As reporter Lori Kersey outlined, West Virginia had 16 murders of wives and girlfriends in 2011 -- all by killers in relationships with the victims. It was the eighth-worst rate per 100,000 population in America.
Further, on an average day, around 150 women and children are in battered women's shelters around the state, and even more get counseling, legal advice and other support.
Pam Gillenwater of the Charleston YWCA's Resolve Family Abuse Program and Tonia Thomas of the West Virginia Coalition Against Domestic Violence both lamented that observers generally hesitate to rush to the defense of brutalized women. Upon seeing an attack in progress, too many consider it a family problem and do nothing.
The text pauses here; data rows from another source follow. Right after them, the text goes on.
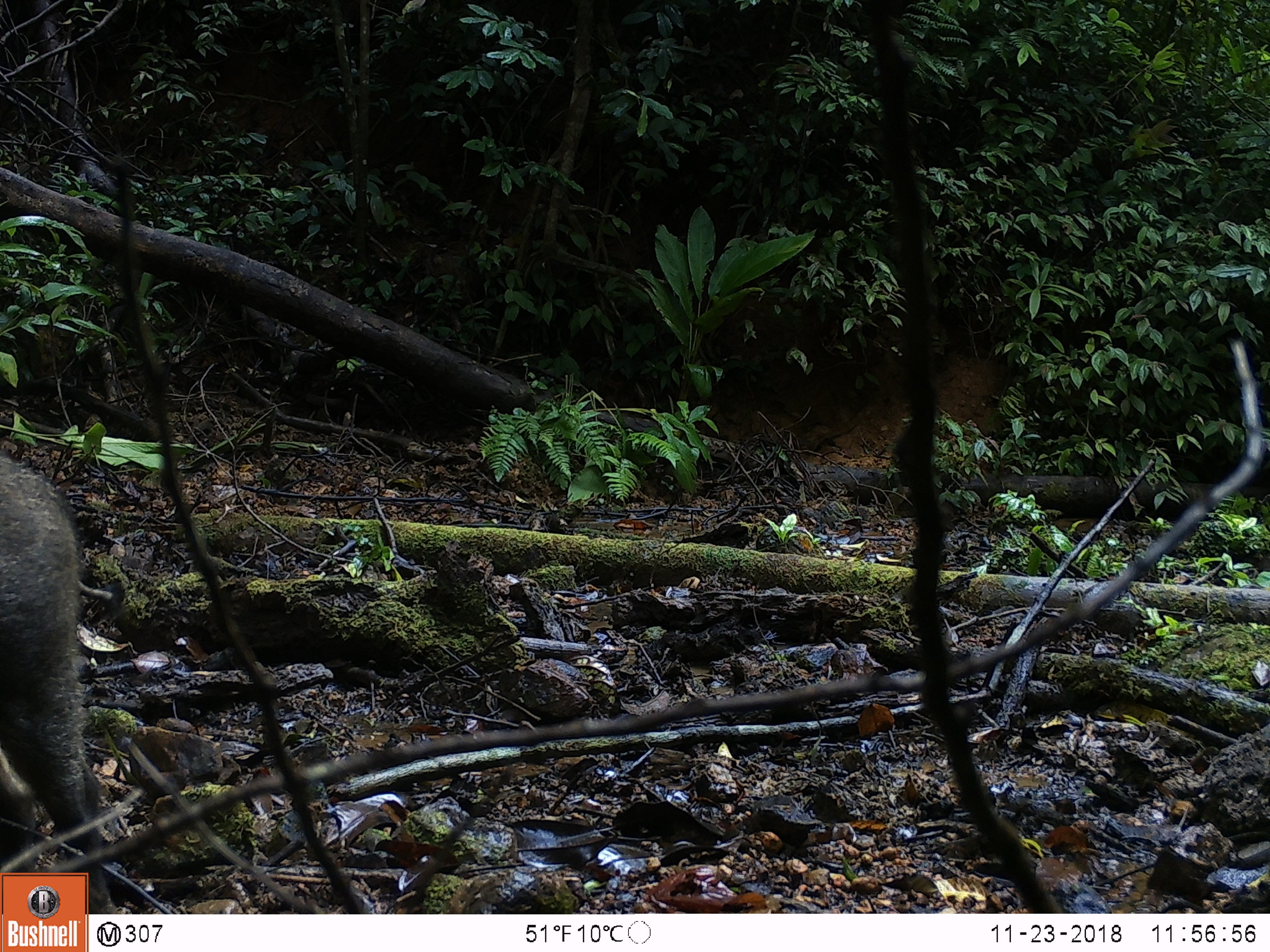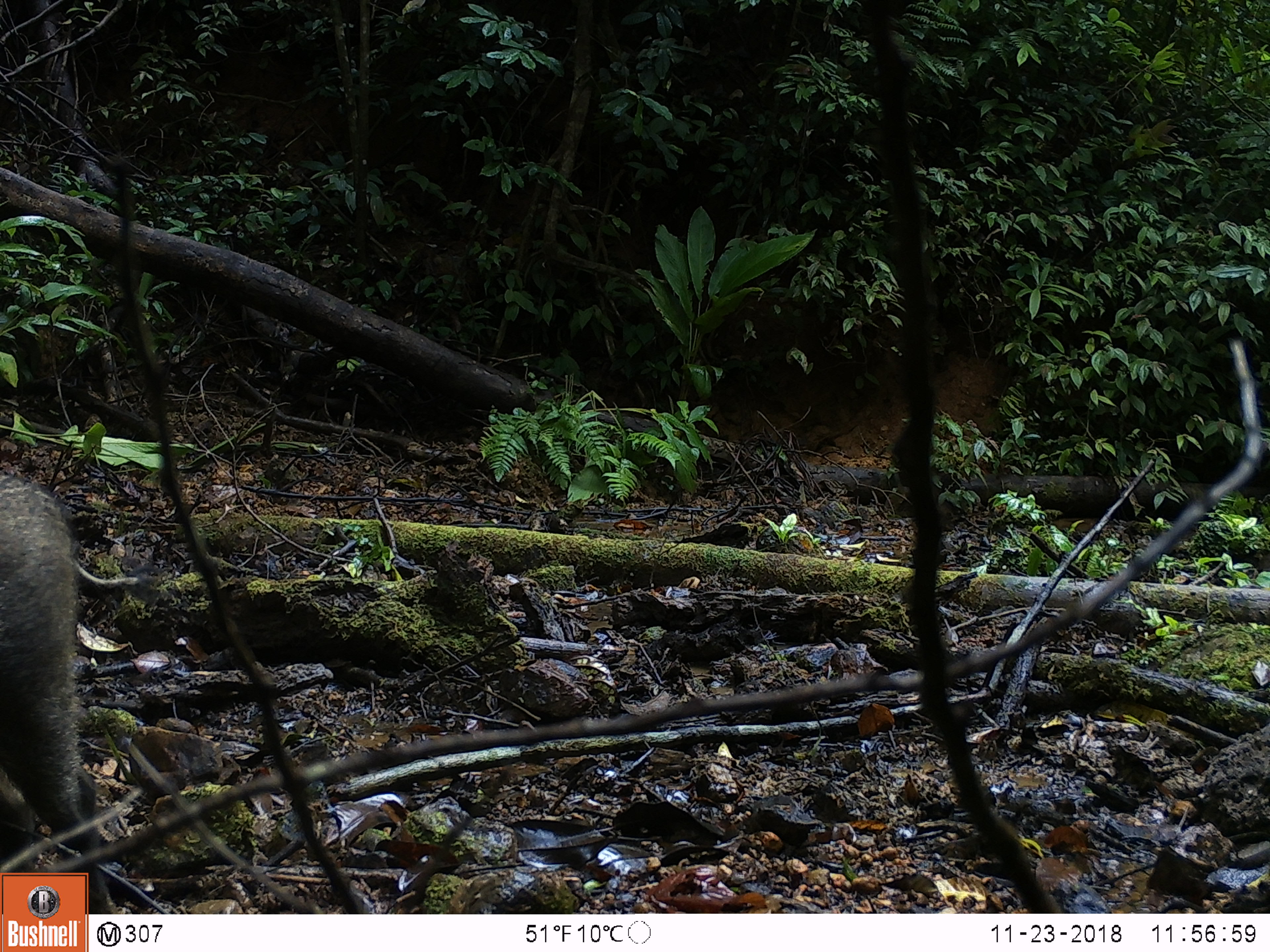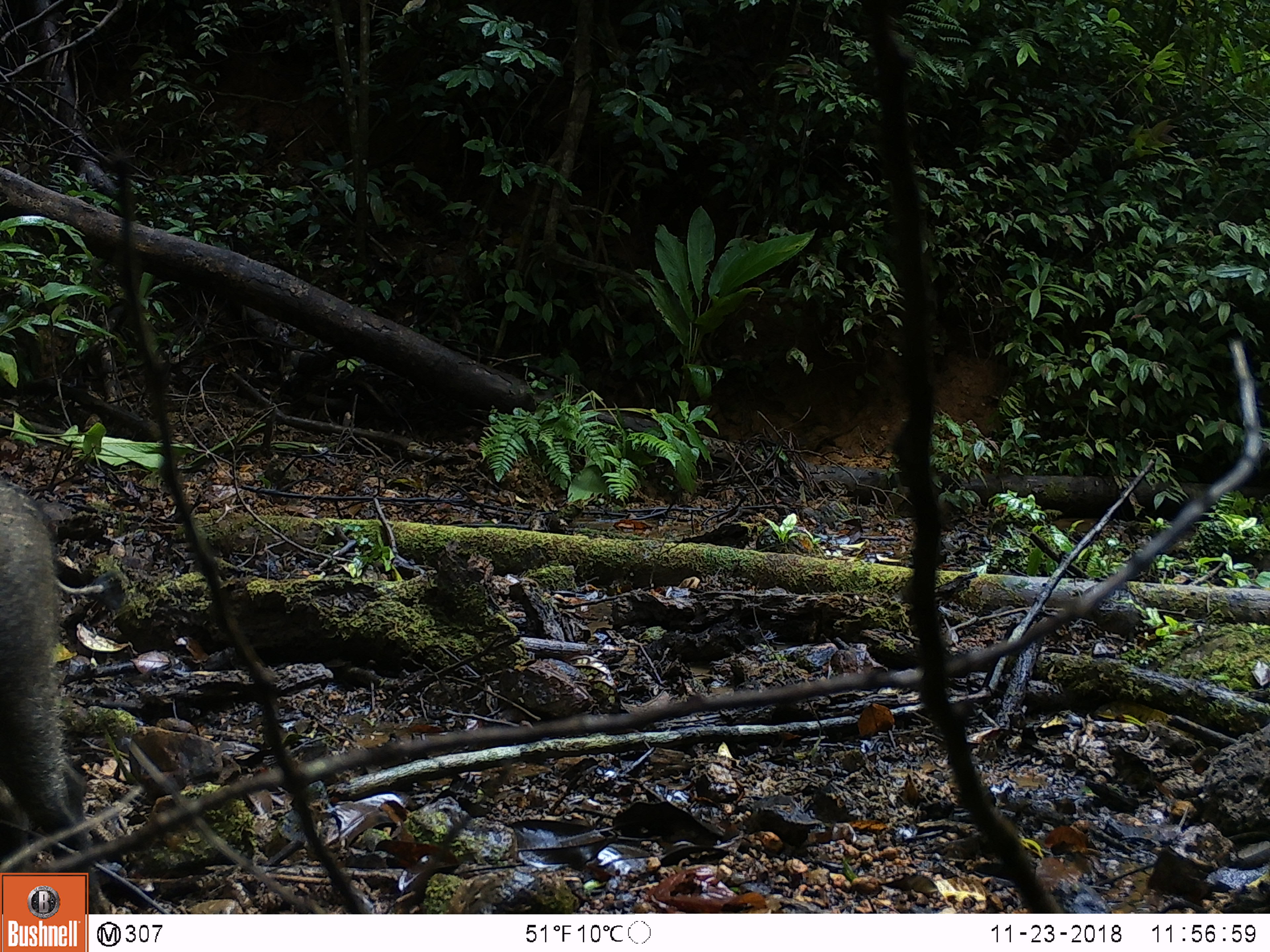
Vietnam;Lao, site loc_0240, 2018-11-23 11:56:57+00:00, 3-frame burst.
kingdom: Animalia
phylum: Chordata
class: Mammalia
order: Artiodactyla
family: Suidae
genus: Sus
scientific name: Sus scrofa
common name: eurasian wild pig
Eurasian wild pig (Sus scrofa). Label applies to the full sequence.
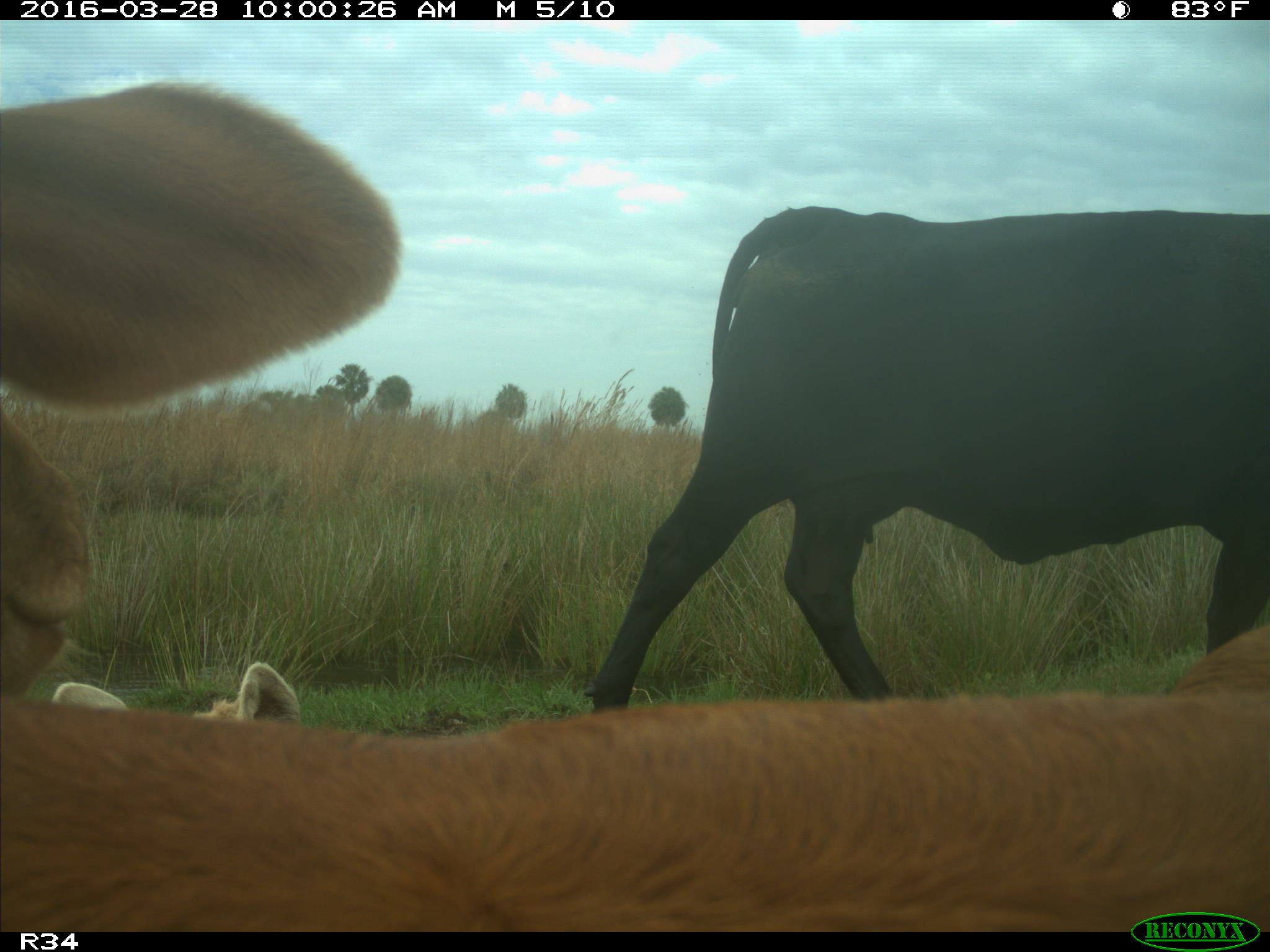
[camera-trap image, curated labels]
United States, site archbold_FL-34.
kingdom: Animalia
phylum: Chordata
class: Mammalia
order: Artiodactyla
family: Bovidae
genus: Bos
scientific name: Bos taurus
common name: domestic cow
We think witnesses should try to help -- at least by grabbing their cell phones and dialing 911 for police aid.
Family anger and assaults are a curse. The home is supposed to be a sanctuary of affection, where everyone is safe. It's tragic when the home becomes the opposite. The phenomenon defies logic: Many raging men are so irrational that they kill themselves after murdering their "loved ones."
As we've said before, most men never would dream of hurting a woman or children. But it's a glaring fact that some do. It's shameful that West Virginia has a high incidence of this horror. Legislators, police, courts, counselors and others must keep up pressure in all possible ways to reduce the tragedy.